• Document passage:
Replication of primary HIV isolates in cervical explant tissue. Ectocervical explants were exposed to HIV-1 isolates SL-2 (M-tropic, NSI, CCR5 restricted), 2044 (T-tropic, SI, CXCR4 restricted), or 2076 (dualtropic, SI, able to use CCR5, CCR3, and CXCR4) by immersion in cell-free virus (10³ TCID₅₀) for 2 h at 37°C. Subsequently explant tissue was washed in PBS, and tissue was directly transferred to 96-well plates, where they were cultured in medium alone (RPMI 10%) (open bars) or stimulated by culture in the presence of PHA (5 μg/ml) for 2 days and subsequently refed with medium containing IL-2 (filled bars). Data are shown as p24 antigen release (mean ± standard error) 14 days postinfection and represent the mean from a minimum of three independent experiments using paired explants from separate donors.

FIG. 3

(A and B) Immunohistochemical staining of p24 expression (blue/purple) in an ectocervical explant 7 days after infection with HIV-1_BaL (A) and HIV-1_RF (B). (C) Dual staining for p24 expression (blue/purple) and macrophage marker CD68 (brown) in an ectocervical explant 7 days after infection with HIV-1_BaL. Original magnification for all panels, ×400.

FIG. 4

(A) TEM showing lymphocyte adherence to I407 epithelial monolayer (original magnification, ×7,800). Experiments representative of a minimum of five explants for each condition. (B) TEM showing ultrastructure of stratified cervical ectocervical epithelium following exposure to PM-1 T cells infected with HIV-1_BaL (original magnification, ×260). The epithelial sheet has been removed from underlying stroma following overnight treatment with dispase. Epithelial tissue was exposed to cell-associated virus for 2 h in the described diffusion chamber and gently washed before processing for TEM. There is no evidence of adherence or penetration of PM-1 T cells into the epithelium (experiment representative of three). (C) TEM showing single endocervical epithelial monolayer following exposure to PBMC infected with HIV-1_BaL (original magnification, ×1,200). Epithelial cells contain multiple mucus-containing vesicles and express multiple microvilli on their apical surface. Endogenous mononuclear cells can be seen in the underlying stromal tissue. The epithelial tissue was exposed to PBMC infected with HIV-1_BaL for 2 h and processed as described above. There is no evidence of adherence of paracellular migration of donor PBMC (experiment representative of five).

• Given data:
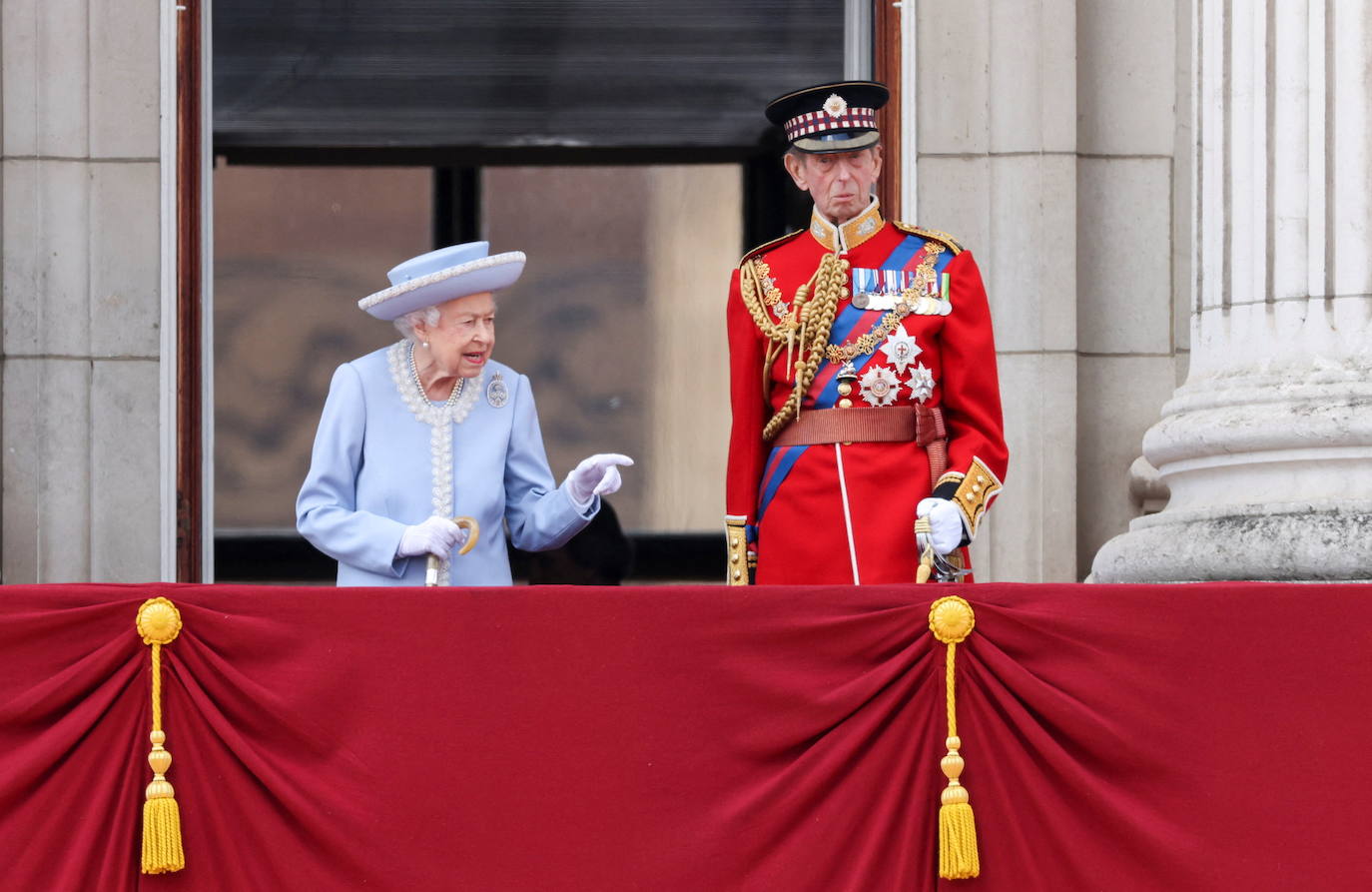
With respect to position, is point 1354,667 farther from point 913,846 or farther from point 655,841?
→ point 655,841

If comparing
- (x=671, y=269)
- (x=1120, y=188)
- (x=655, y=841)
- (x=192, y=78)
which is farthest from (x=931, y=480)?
(x=671, y=269)

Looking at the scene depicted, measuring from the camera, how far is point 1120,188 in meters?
7.88

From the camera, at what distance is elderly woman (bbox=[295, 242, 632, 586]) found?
5090 mm

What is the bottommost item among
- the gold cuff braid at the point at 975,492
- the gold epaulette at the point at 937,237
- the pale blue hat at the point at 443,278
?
the gold cuff braid at the point at 975,492

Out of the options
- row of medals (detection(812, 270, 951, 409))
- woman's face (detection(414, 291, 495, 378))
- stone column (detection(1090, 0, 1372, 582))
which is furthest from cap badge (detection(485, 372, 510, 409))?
stone column (detection(1090, 0, 1372, 582))

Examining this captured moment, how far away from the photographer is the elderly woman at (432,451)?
5090mm

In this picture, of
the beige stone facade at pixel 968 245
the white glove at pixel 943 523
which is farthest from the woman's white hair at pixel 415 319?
the beige stone facade at pixel 968 245

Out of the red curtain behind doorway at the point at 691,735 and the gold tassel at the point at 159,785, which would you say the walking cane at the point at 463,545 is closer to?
the red curtain behind doorway at the point at 691,735

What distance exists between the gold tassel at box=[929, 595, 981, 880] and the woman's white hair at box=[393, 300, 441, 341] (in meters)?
1.40

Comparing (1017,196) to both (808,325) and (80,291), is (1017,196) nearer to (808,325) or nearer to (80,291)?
(808,325)

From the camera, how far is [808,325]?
5.50 meters

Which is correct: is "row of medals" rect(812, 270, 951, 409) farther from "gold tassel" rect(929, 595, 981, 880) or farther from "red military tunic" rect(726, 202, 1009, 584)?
"gold tassel" rect(929, 595, 981, 880)

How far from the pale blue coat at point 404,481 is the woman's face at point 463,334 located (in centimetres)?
14

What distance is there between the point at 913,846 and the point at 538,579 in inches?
190
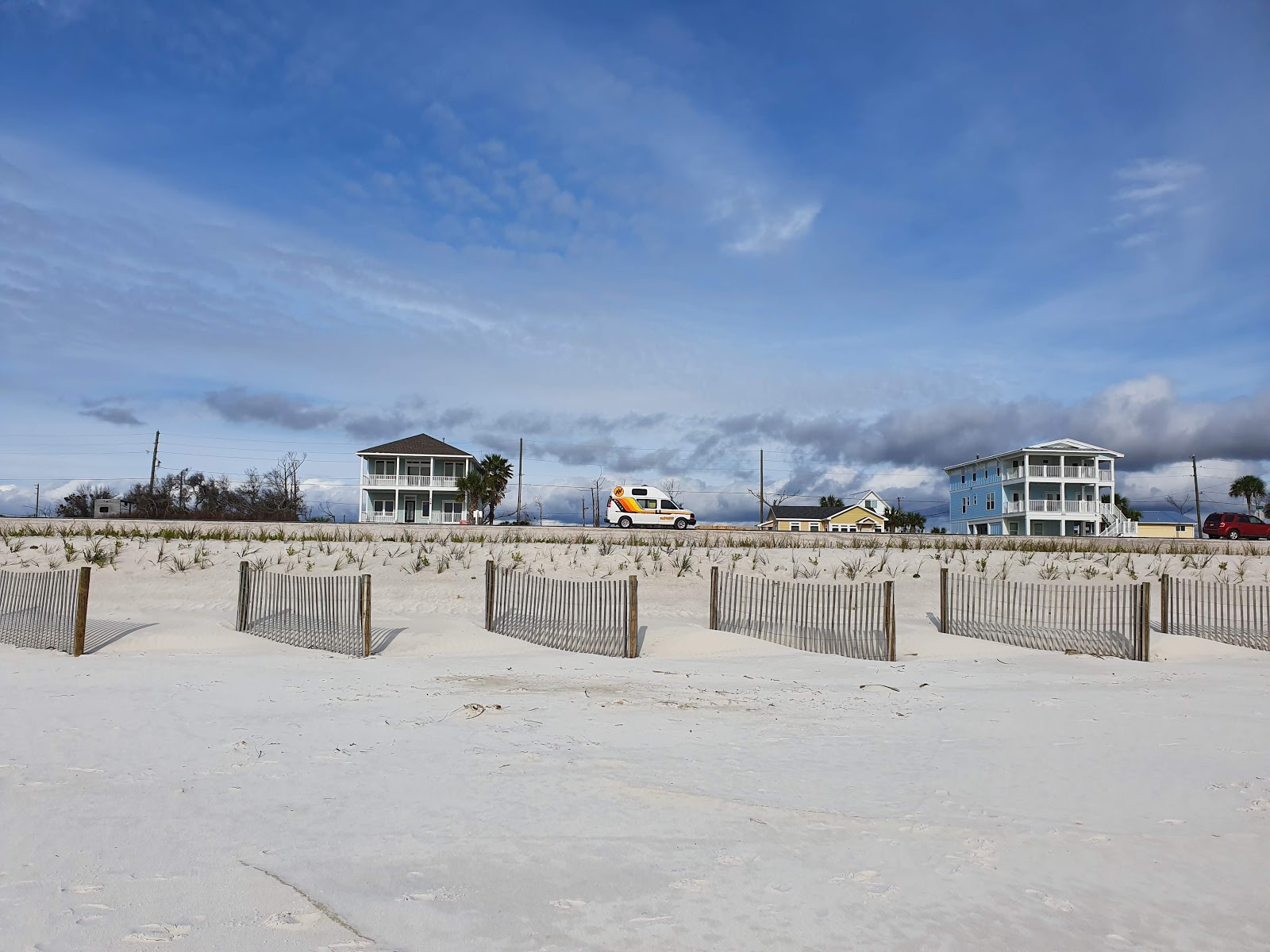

• Exercises:
a) In the figure captions on HIV infection of cervical tissue, how long and at what temperature were the ectocervical explants immersed in cell-free virus?
b) Carry on the figure captions on HIV infection of cervical tissue, starting after their last sentence.
The lines have nothing to do with the figure captions on HIV infection of cervical tissue.

• Task-by-task results:
a) For 2 hours at 37°C.

b)
FIG. 5

Effect of vaginal virucides on HIV-infected genital mucosa. Cervical explants were preincubated with the virucidal agent N-9 (1 μg/ml), GD (1 μg/ml), or PRO 2000 (100 μg/ml) for 1 h prior to overnight exposure to HIV-1 strain BaL (■; 10⁵ TCID₅₀/ml), SL2 (▨), 2044 (░⃞), or 2076 (▥) (all 10³ TCID₅₀/ml) in the continued presence of the virucidal agent. Explants were exposed to virus in a nonpolarized manner, allowing direct access to both subepithelial and epithelial cells. Following overnight exposure to viral inoculum, explants were washed extensively in PBS, stimulated by culture in the presence of PHA (5 μg/ml) for 2 days, subsequently refed with medium containing IL-2, and cultured for 14 days. Data represent percent inhibition of p24 production at day 14 of culture, compared to control cultures exposed to virus in the absence of virucidal agent, and are presented as the mean of five independent experiments using explants from separate donors. Detection of proviral DNA by PCR at the right is shown as number of experiments with detectable proviral DNA out of the total tested (limit of detection, 10 copies/explant).